▸ EXERCICE 1
Recopiez tout ce qui va de « Desjardins : Le bonheur triste » jusqu'à « gauche plus généralement. » dans la chronique, en mettant « école » à la place de « garderie ».

▸ CHRONIQUE
________________________________________
Société

Desjardins : Le bonheur triste

C’était à Christiane Charette l’autre matin. Encore dans l’auto, j’arrivais de déposer ma loutre à la garderie, la dame en noir recevait Hélène Pedneault. Quand celle-là sévit sur un plateau de télé ou derrière un micro de radio, je me rive au haut-parleur comme une sangsue, attendant le moment où elle finira, car c’est immanquable, par laisser tomber une connerie.

Oui, je suis aussi débile que cela, je me lève la nuit pour haïr certaines personnes, et c’est vrai, nous sommes ici dans un cas patent de pur masochisme médiatique. Mais quel spectacle! En fait, cette femme est sans doute la plus incandescente représentante de cette race de défenseurs autoproclamés qui nuisent plus souvent qu’ils n’aident aux idées et causes qu’ils défendent. En ce qui concerne Mme Pedneault, on pense précisément au féminisme, et à la gauche plus généralement.

On ne peut reprocher à quiconque de plaider avec force et énergie, ce n’est d’ailleurs pas ce qui agace ici. Mais chez cette militante de longue date, on peut toujours compter sur un écart, un truc grossier, au sens où ses comparaisons boiteuses l’amèneront presque toujours à l’exagération honteuse. Et là, on verse dans le n’importe quoi, l’esbroufe, la virulence pour la virulence, le même genre d’opinion-spectacle qu’on reproche habituellement aux clowns de la droite.
________________________________________
▸ ENREGISTREMENTS
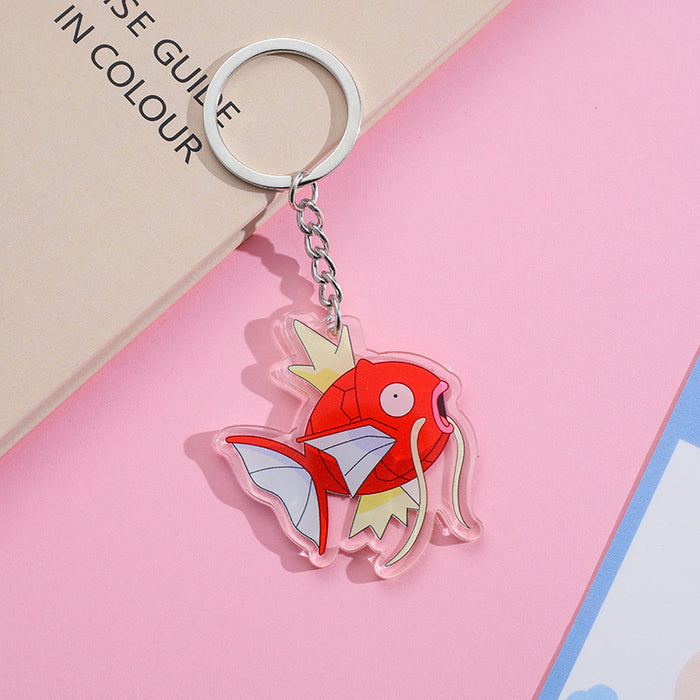 Wholesale Cartoon Cute Acrylic Keychain JDC-KC-AnDao009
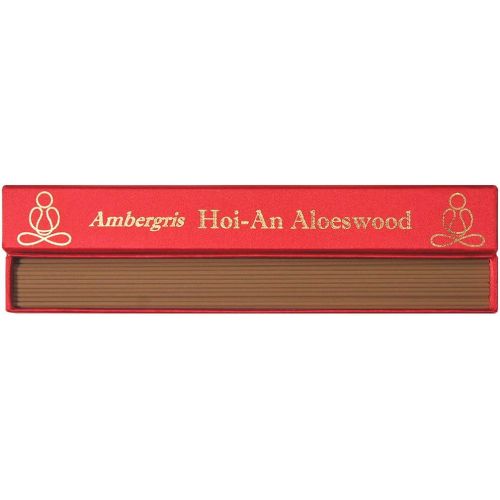 보스 인센스스틱 Bosen Incense Bosens Ambergris Hoi-an Aloeswood-8 Stick incense-100% natural-GAH367S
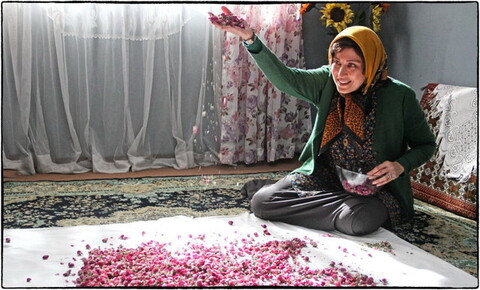 رونمایی از آنونس فیلمی با بازی مهتاب کرامتی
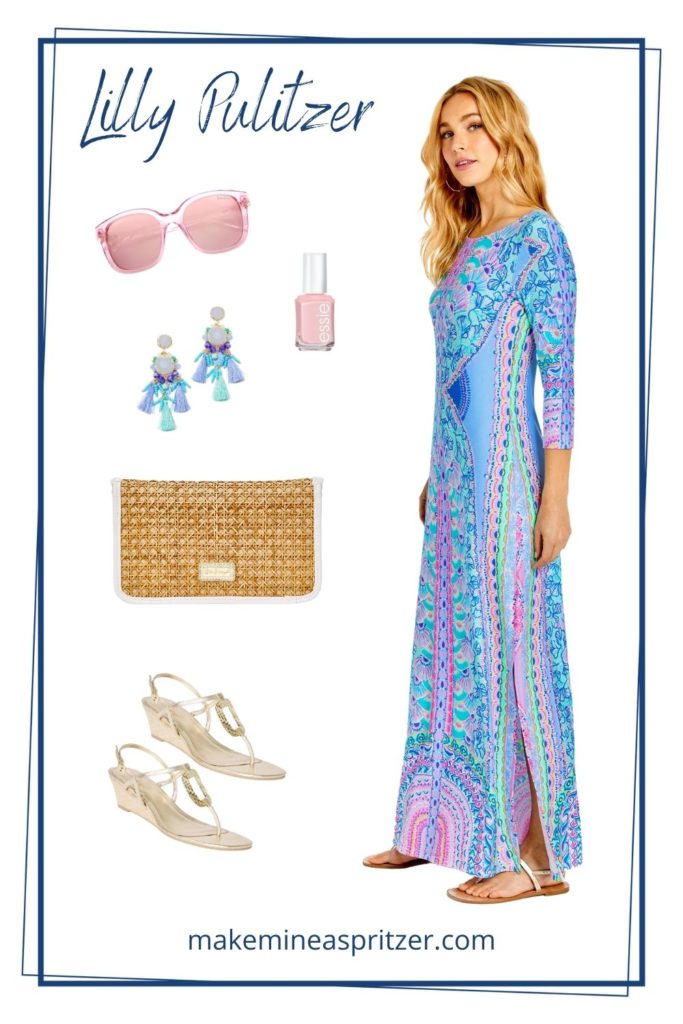 Lilly Pulitzer Dress Collage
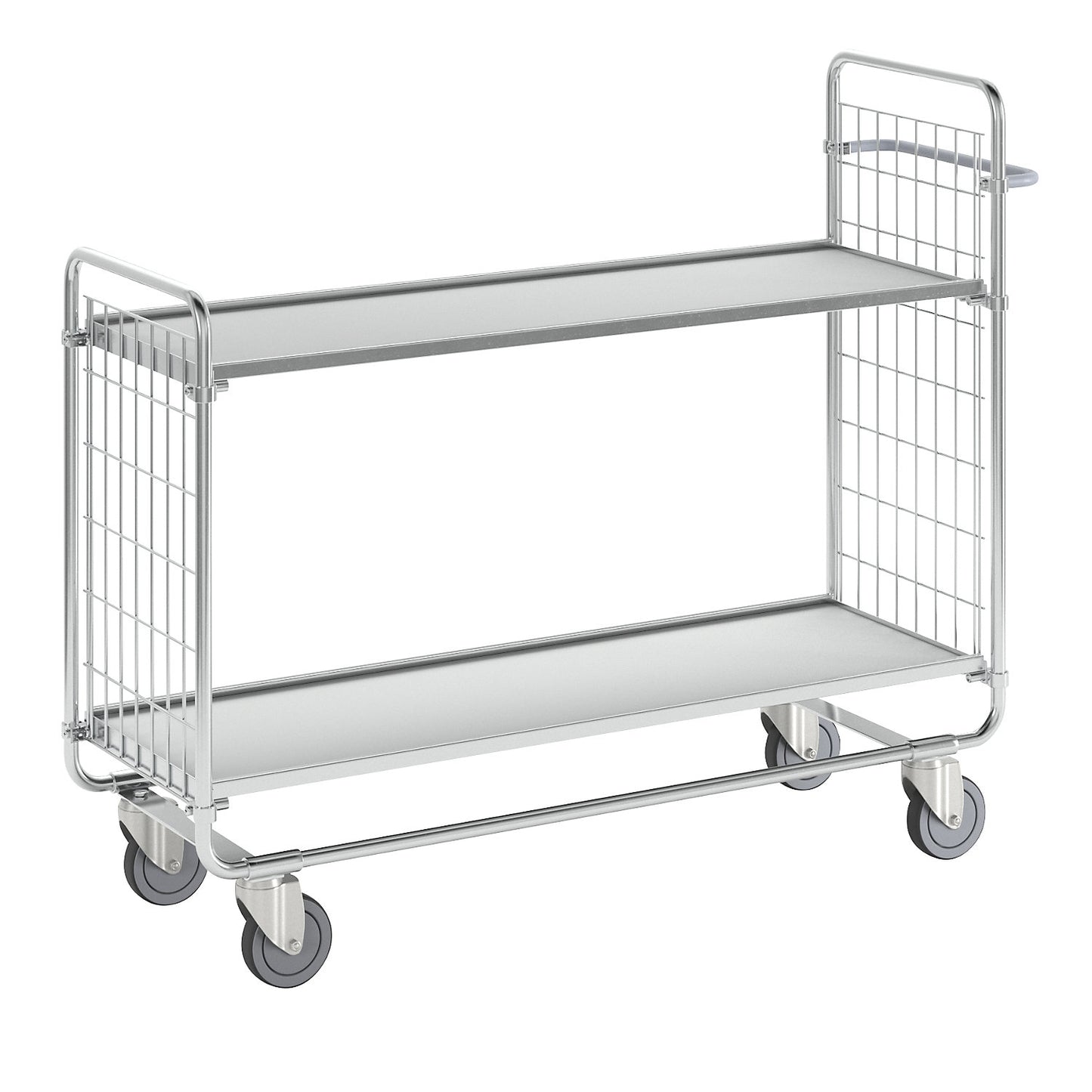 SERIES 100 shelf truck, 2 shelves, LxWxH 1380 x 460 x 1120 mm.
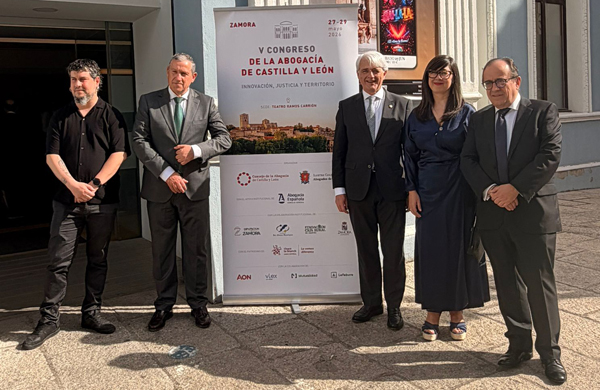 del V Congreso de la Abogacía de Castilla y León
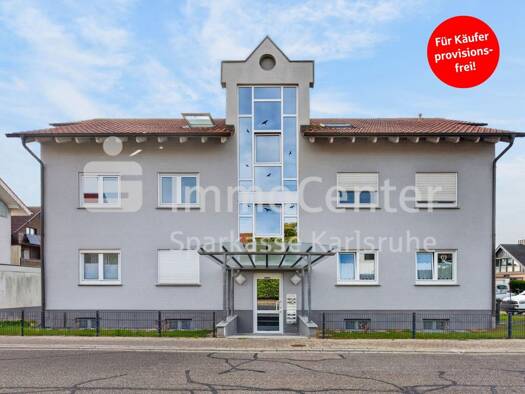 Wohnung zum Kauf provisionsfrei 279.000 € 3 Zimmer 76,8 m² EG Malsch Malsch 76316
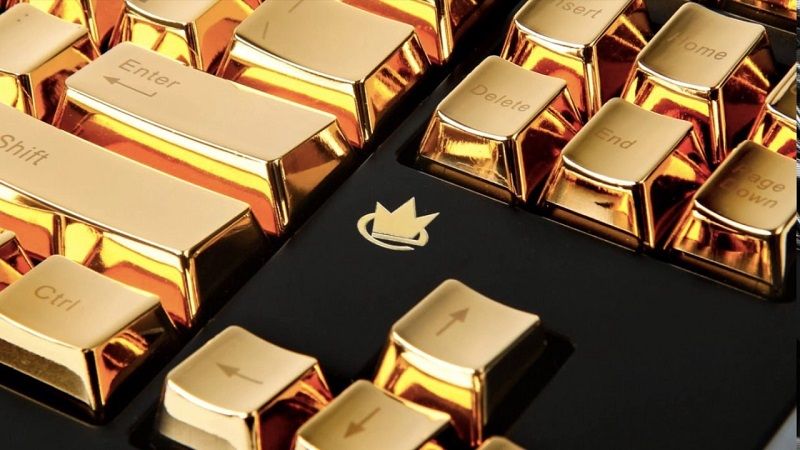 Золотая клавиатура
________________________________________
▸ EXERCICE 2
Transcrivez en liste JSON de chaînes tout ce qui va du début des enregistrements jusqu'à la ligne contenant « Wohnung zum Kauf », une chaîne par ligne et sans les lignes vides. Ne mettez pas les images dans la réponse.

▸ VOTRE RÉPONSE 1
Desjardins : Le bonheur triste

C’était à Christiane Charette l’autre matin. Encore dans l’auto, j’arrivais de déposer ma loutre à la école, la dame en noir recevait Hélène Pedneault. Quand celle-là sévit sur un plateau de télé ou derrière un micro de radio, je me rive au haut-parleur comme une sangsue, attendant le moment où elle finira, car c’est immanquable, par laisser tomber une connerie.

Oui, je suis aussi débile que cela, je me lève la nuit pour haïr certaines personnes, et c’est vrai, nous sommes ici dans un cas patent de pur masochisme médiatique. Mais quel spectacle! En fait, cette femme est sans doute la plus incandescente représentante de cette race de défenseurs autoproclamés qui nuisent plus souvent qu’ils n’aident aux idées et causes qu’ils défendent. En ce qui concerne Mme Pedneault, on pense précisément au féminisme, et à la gauche plus généralement.

▸ VOTRE RÉPONSE 2
[
  " Wholesale Cartoon Cute Acrylic Keychain JDC-KC-AnDao009",
  " 보스 인센스스틱 Bosen Incense Bosens Ambergris Hoi-an Aloeswood-8 Stick incense-100% natural-GAH367S",
  " رونمایی از آنونس فیلمی با بازی مهتاب کرامتی",
  " Lilly Pulitzer Dress Collage",
  " SERIES 100 shelf truck, 2 shelves, LxWxH 1380 x 460 x 1120 mm.",
  " del V Congreso de la Abogacía de Castilla y León",
  " Wohnung zum Kauf provisionsfrei 279.000 € 3 Zimmer 76,8 m² EG Malsch Malsch 76316"
]